WHAT TO WORK ON: Continue the AMDGPU branch-cost patch below from the point where it stops.

[llvm] [AMDGPU][SIPreEmitPeephole] mustRetainExeczBranch: use BranchProbability and TargetSchedmodel (PR #109818)
Juan Manuel Martinez CaamaƱo via llvm-commits
llvm-commits at lists.llvm.org
Thu Oct 3 08:11:17 PDT 2024
================
@@ -304,11 +299,67 @@ bool SIPreEmitPeephole::getBlockDestinations(
return true;
}
+namespace {
+class BranchWeightCostModel {
+ const SIInstrInfo &TII;
+ const TargetSchedModel &SchedModel;
+ BranchProbability BranchProb;
+ uint64_t BranchCost;
+ uint64_t ThenCyclesCost = 0;
+
+public:
+ BranchWeightCostModel(const SIInstrInfo &TII, const MachineInstr &Branch,
+ const MachineBasicBlock &Succ)

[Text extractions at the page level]
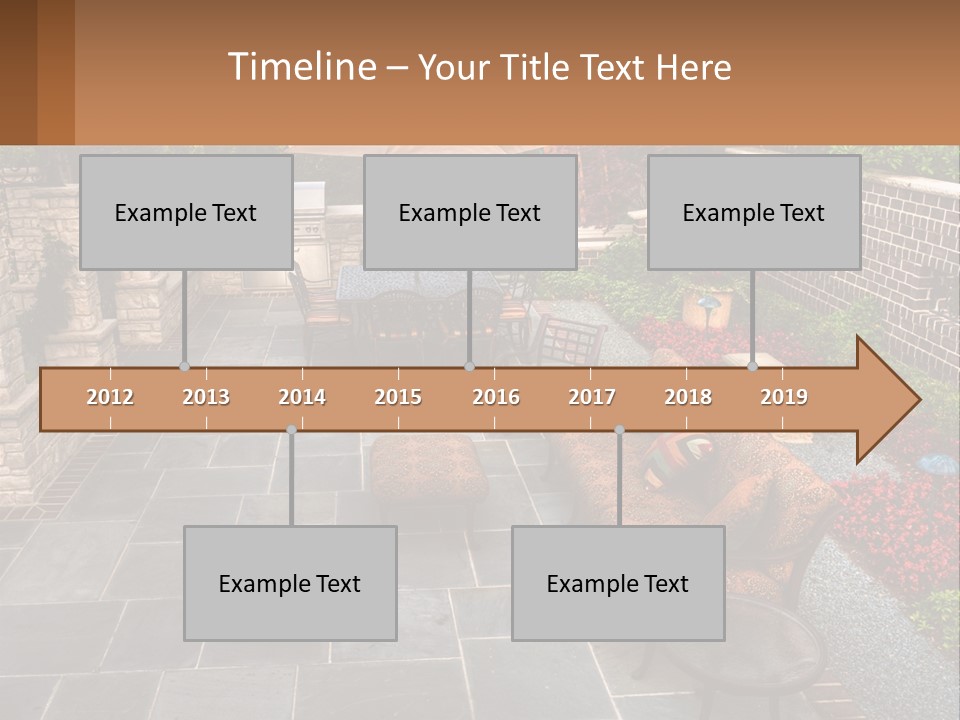 Timeline – Your Title Text Here

Example Text

Example Text

Example Text

2012 2013 2014 2015 2016 2017 2018 2019

Example Text

Example Text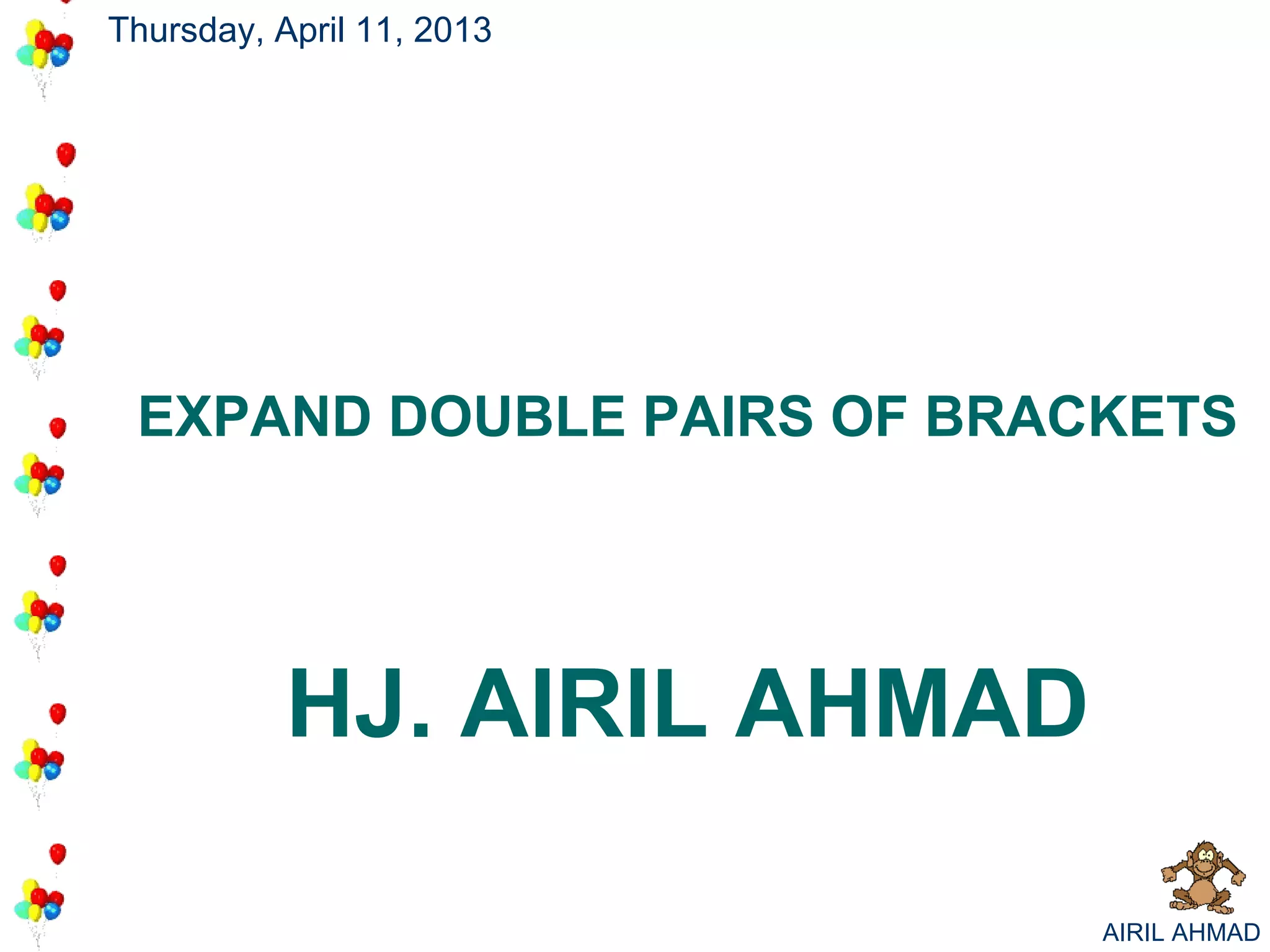 Thursday, April 11, 2013

EXPAND DOUBLE PAIRS OF BRACKETS

HJ. AIRIL AHMAD

AIRIL AHMAD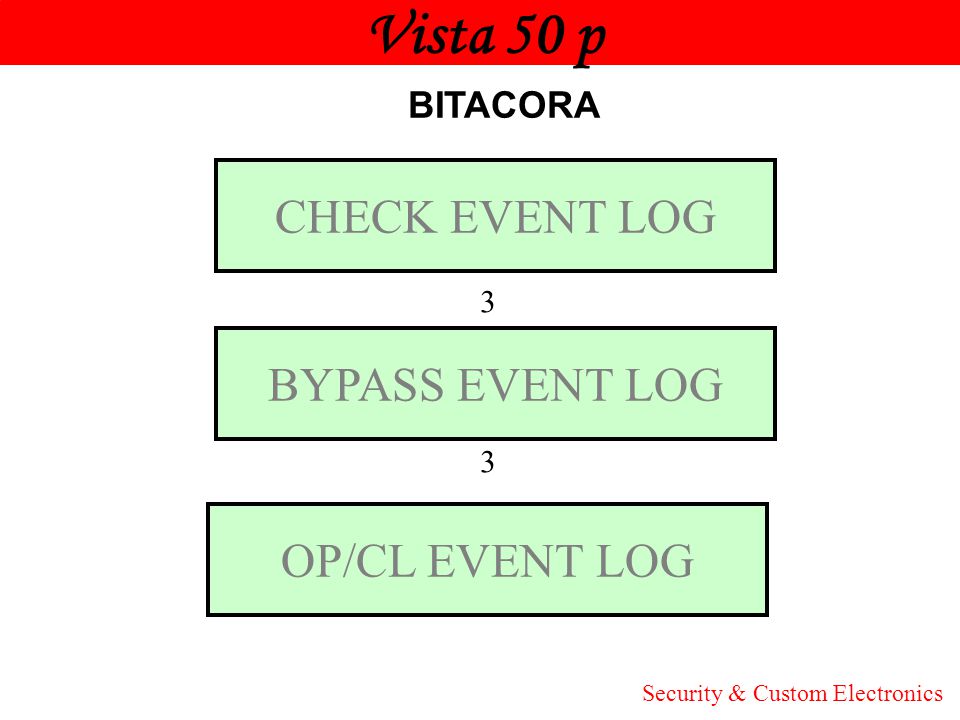 Vista 50 p

BITACORA

CHECK EVENT LOG

3

BYPASS EVENT LOG

3

OP/CL EVENT LOG

Security & Custom Electronics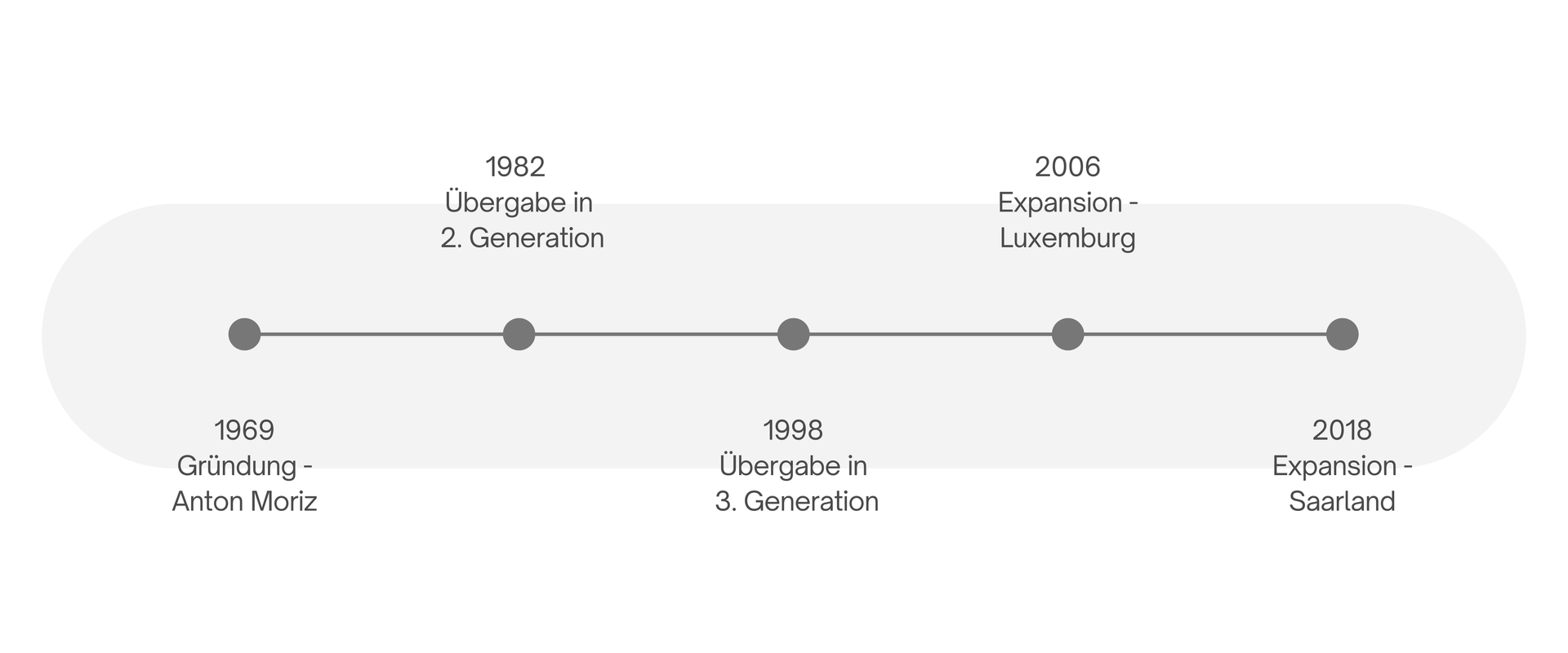 1969
Gründung - Anton Moriz

1982
Übergabe in 2. Generation

1998
Übergabe in 3. Generation

2006
Expansion - Luxemburg

2018
Expansion - Saarland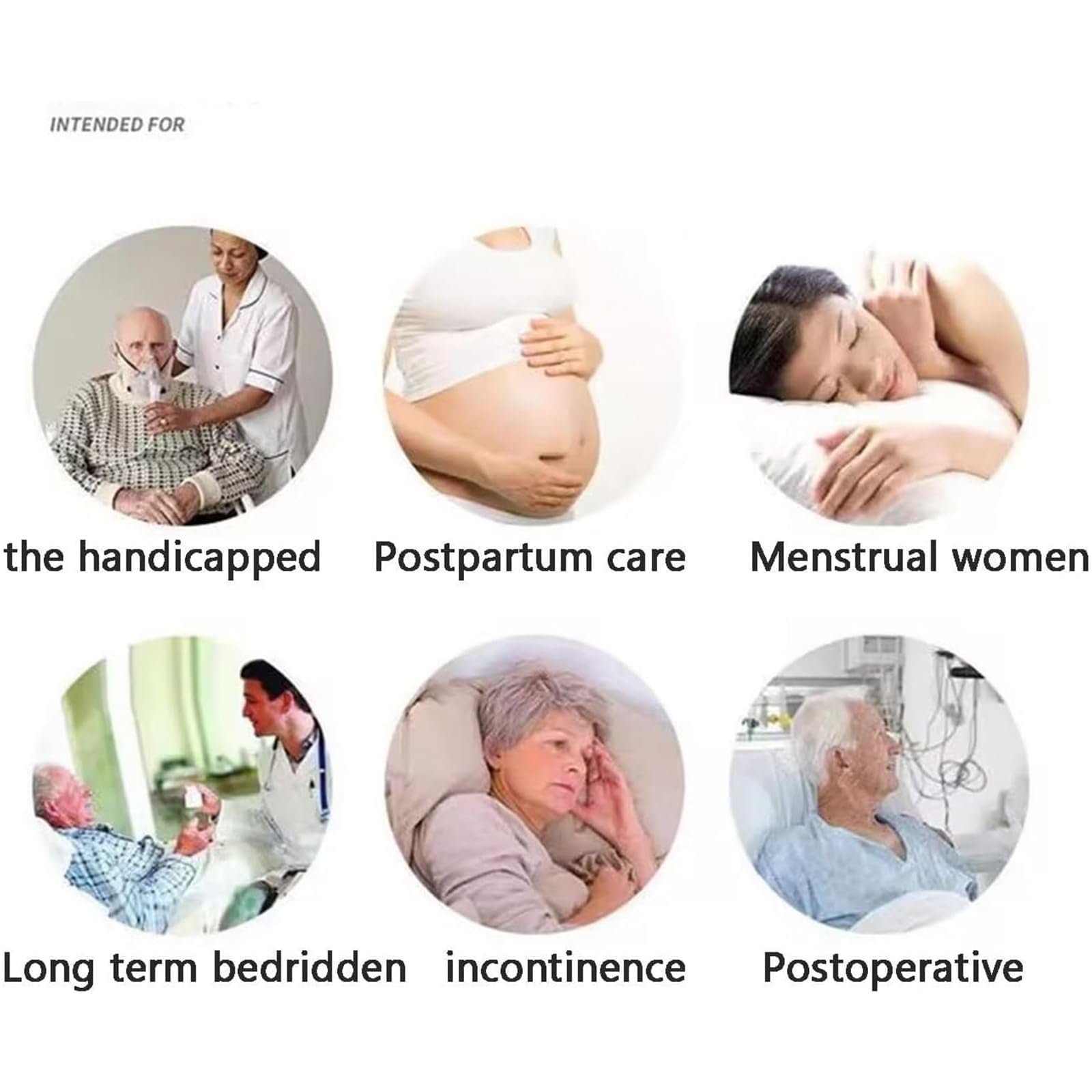 INTENDED FOR

the handicapped Postpartum care Menstrual women

Long term bedridden incontinence Postoperative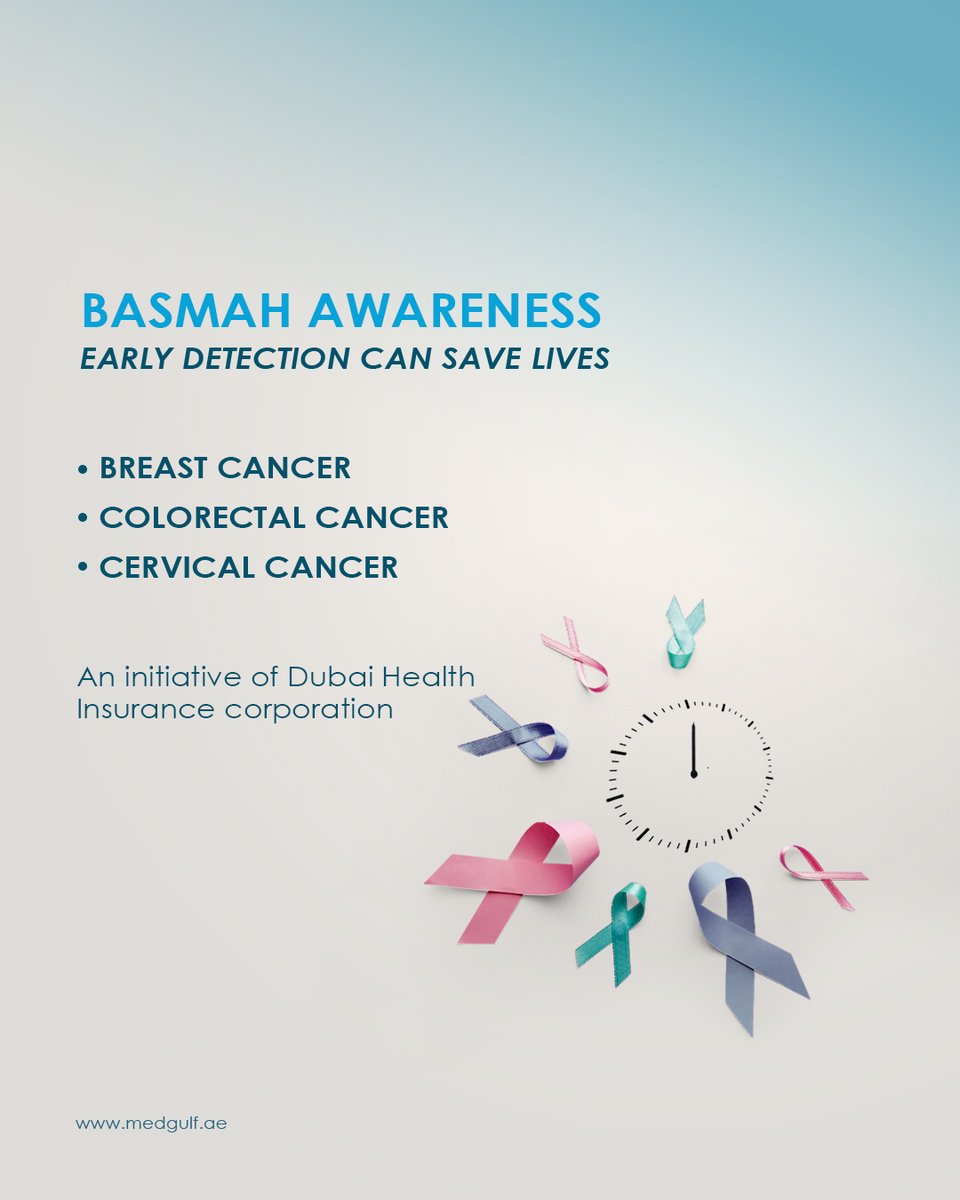 BASMAH AWARENESS
EARLY DETECTION CAN SAVE LIVES

• BREAST CANCER
• COLORECTAL CANCER
• CERVICAL CANCER

An initiative of Dubai Health Insurance corporation

www.medgulf.ae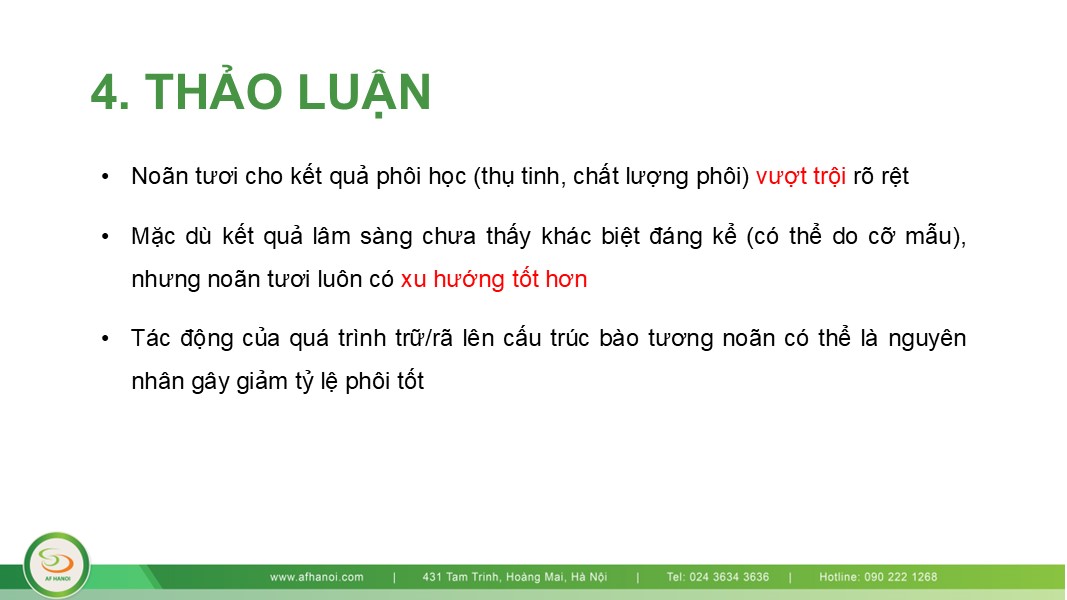 4. THẢO LUẬN

• Noãn tươi cho kết quả phôi học (thụ tinh, chất lượng phôi) vượt trội rõ rệt

• Mặc dù kết quả lâm sàng chưa thấy khác biệt đáng kể (có thể do cỡ mẫu), nhưng noãn tươi luôn có xu hướng tốt hơn

• Tác động của quá trình trữ/rã lên cấu trúc bào tương noãn có thể là nguyên nhân gây giảm tỷ lệ phôi tốt

AF HANOI

www.afhanoi.com | 431 Tam Trinh, Hoàng Mai, Hà Nội | Tel: 024 3634 3636 | Hotline: 090 222 1268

OUTPUT BELOW:
+ : TII(TII), SchedModel(TII.getSchedModel()) {
+ assert(SchedModel.hasInstrSchedModelOrItineraries());
+
+ const MachineBasicBlock &Head = *Branch.getParent();
+ const auto *FromIt = find(Head.successors(), &Succ);
+ assert(FromIt != Head.succ_end());
+
+ BranchProb = Head.getSuccProbability(FromIt);
+ if (BranchProb.isUnknown())
+ return;
+
+ BranchCost = SchedModel.computeInstrLatency(&Branch, false);
+ }
+
+ bool isUnknown() const { return BranchProb.isUnknown(); }
+
+ bool isProfitable(const MachineInstr &MI) {
+ assert(!isUnknown());
+
+ if (TII.isWaitcnt(MI.getOpcode()))
+ return false;
+
+ ThenCyclesCost += SchedModel.computeInstrLatency(&MI, false);
----------------
jmmartinez wrote:
I'll do some tests using `MachineTraceMetrics` (which internally uses `computeOperandLatency`).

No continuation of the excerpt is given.